## Given passage
------------------------------------------------------------------------

I think one of the appeals of bloggers over journalists is that in general they are not edited by other people. Although blogs are certainly self edited, and many, my own included, certainly could benefit from some technical editing (spelling, grammar, etc.) in general by not being edited you are getting the true (although oftentimes raw and biased as well) opinions of an individual.
When I read an article in the New York times I know that what I’m reading has been filtered through an editorial staff. In general I think that people trust individuals more than they trust companies of which an editorial staff (by extension) represents. I think people feel that in this way bloggers are less censored than journalists and although each person much judge the validity of a post for themselves at least they are getting that opportunity vs. having an editorial staff make that decision for them. Filtered or unfiltered is the question. For many the preference remains unflitered.
The contention that blogs offer a transparency and thus a superior level of trusted information to the populace is emblematic of a media failure more important than the concentration of its ownership. The profession has failed to make sure that citizens actually know what the job of a newsroom really is and why the process is far different than producing anything else.
Journalism has neglected to reinforce its own story in the context of public life, citizenship and community collaboration, and bloggers are driving at full throttle through that huge trust gap. But it is important to distinguish between how the craft of journalism is executed now and the foundational elements on which the craft – and its role in society – rests.
The blogosphere presents tremendous power in many ways, but it is a mistake, in my view, to compare a blogger’s assertions, however well informed or puckishly presented, to editorial disciplines and a constitutional framework that have been defined and refined over many centuries. Protection of
sources, fact checking, editorial oversight, continuity, community memory — to say nothing of grammar — and many factors are part of the dramatically imperfect process of presenting “the news.”
When bloggers delve successfully into something as untidy and as hostile to democracy as, say, organized crime, then we will know that they’ve created a place for the format in journalism.

------------------------------------------------------------------------

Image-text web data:
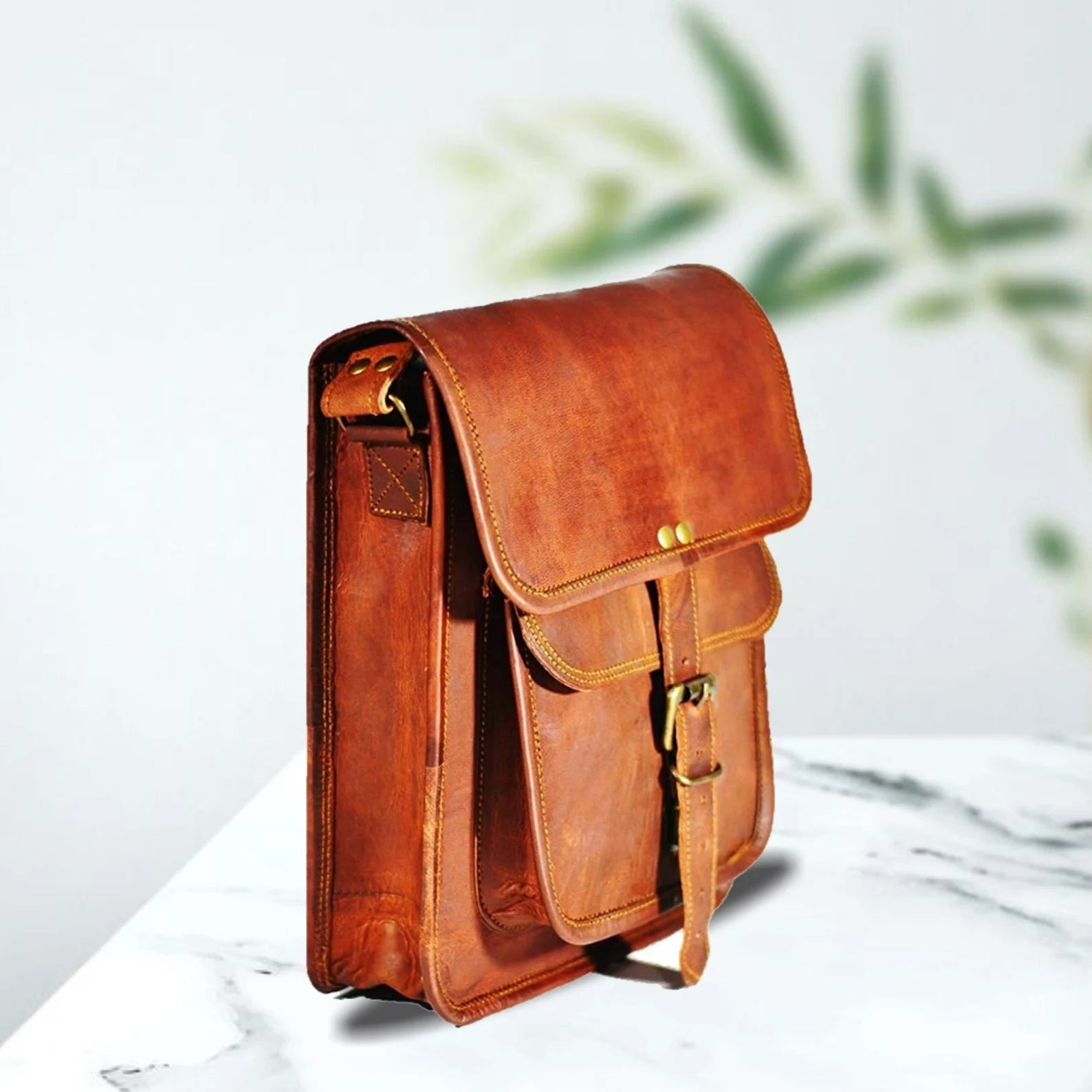 Leather Messenger Bag Handmade Satchel bag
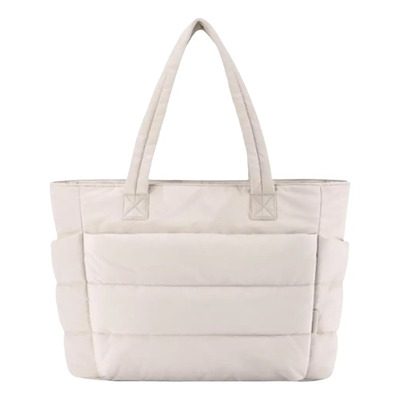Bolso Tote Mujer Acolchado Blanco Ligero Resistente Xy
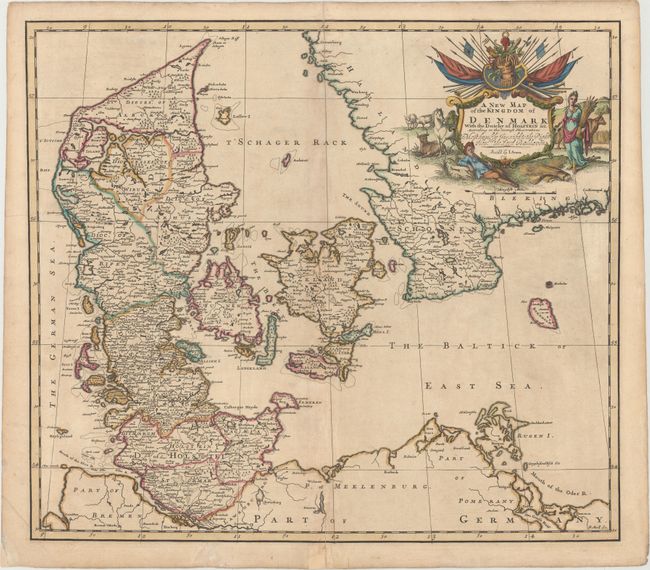 A New Map of the Kingdom of Denmark with the Dutchy of Holstein &c. According to the Newest Observations...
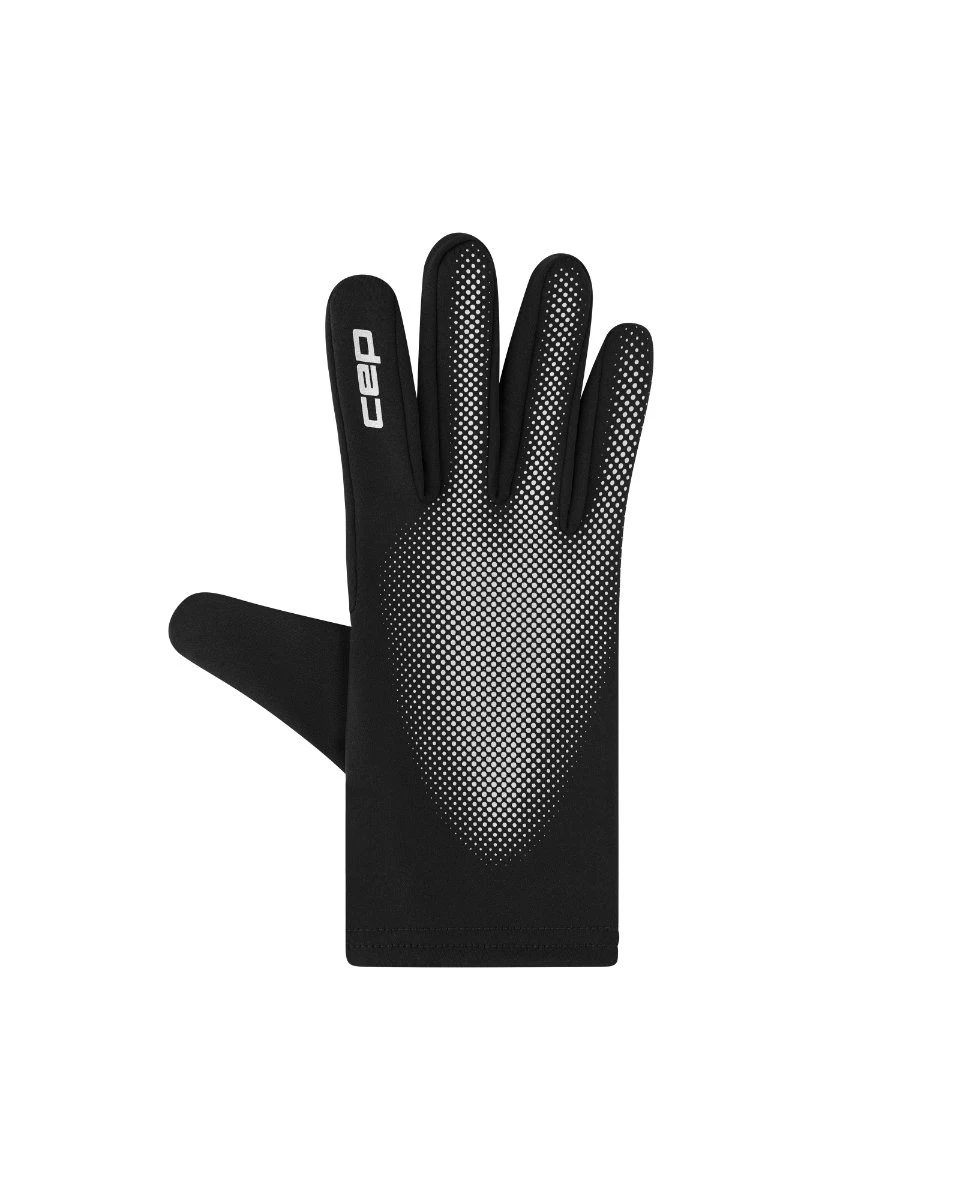 Mănuși alergare CEP Core Run Gloves - negru/reflectorizant | touchscreen - 248396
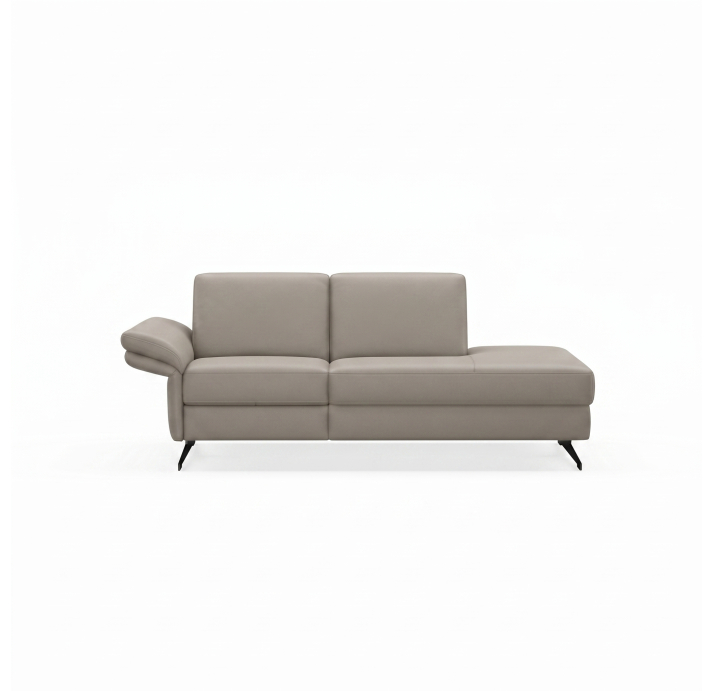 Диван PIANO B93-220-93T/54/MONTANA PERLE/BULTEX/01 BLACK/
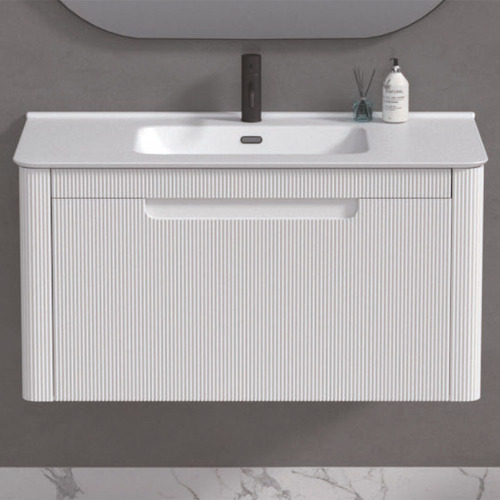 Haven Home Sorrento Wall Hung Vanity 900mm White w/Insert Basin/Tap Hole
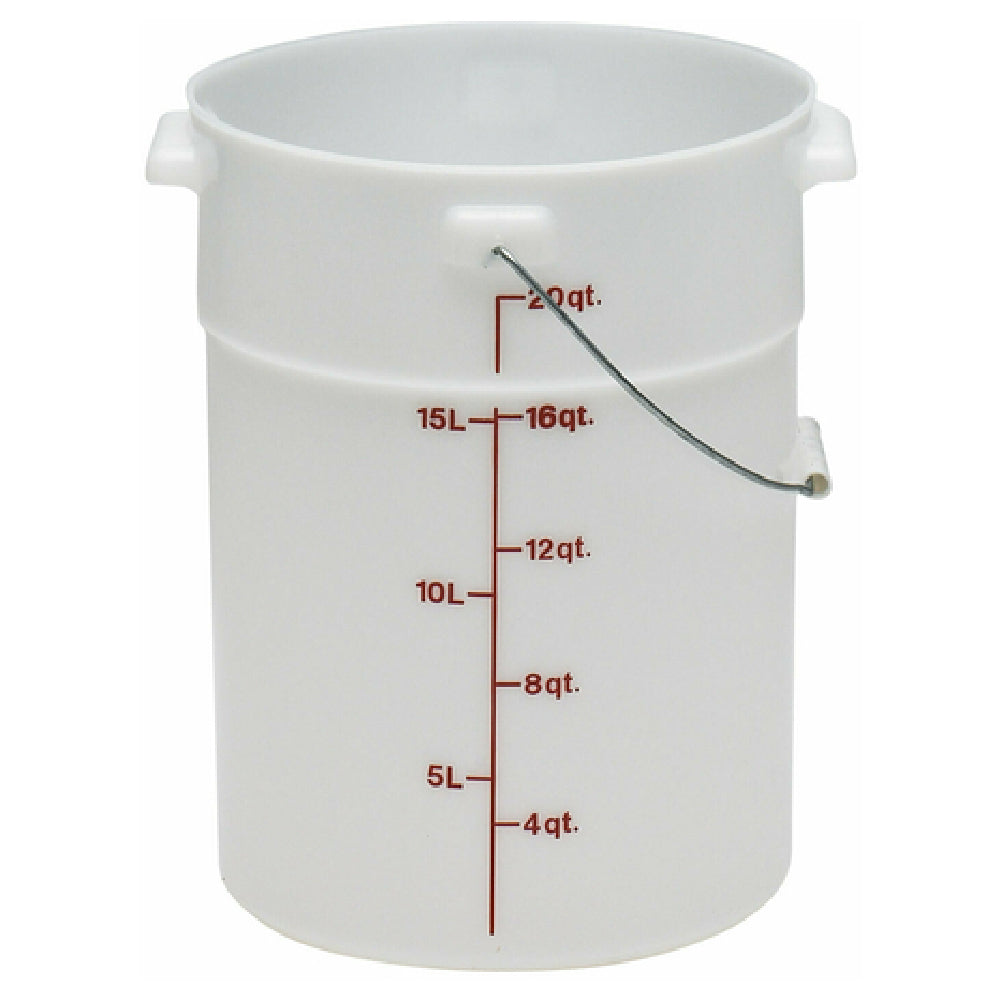 Cambro PWB22148 Pail With Bail 22 Qt. Capacity Stain Resistant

------------------------------------------------------------------------

## Task item A
In the passage on blogs and journalism, rewrite the words starting with "The contention that" and going on through "society – rests.", substituting "credibility gap" for "trust gap".
## Task item B
In the passage on blogs and journalism, what example is given of something bloggers would have to delve into successfully to show they've created a place for the format in journalism?

## Exercise output A
The contention that blogs offer a transparency and thus a superior level of trusted information to the populace is emblematic of a media failure more important than the concentration of its ownership. The profession has failed to make sure that citizens actually know what the job of a newsroom really is and why the process is far different than producing anything else.
Journalism has neglected to reinforce its own story in the context of public life, citizenship and community collaboration, and bloggers are driving at full throttle through that huge credibility gap. But it is important to distinguish between how the craft of journalism is executed now and the foundational elements on which the craft – and its role in society – rests.

## Exercise output B
Organized crime.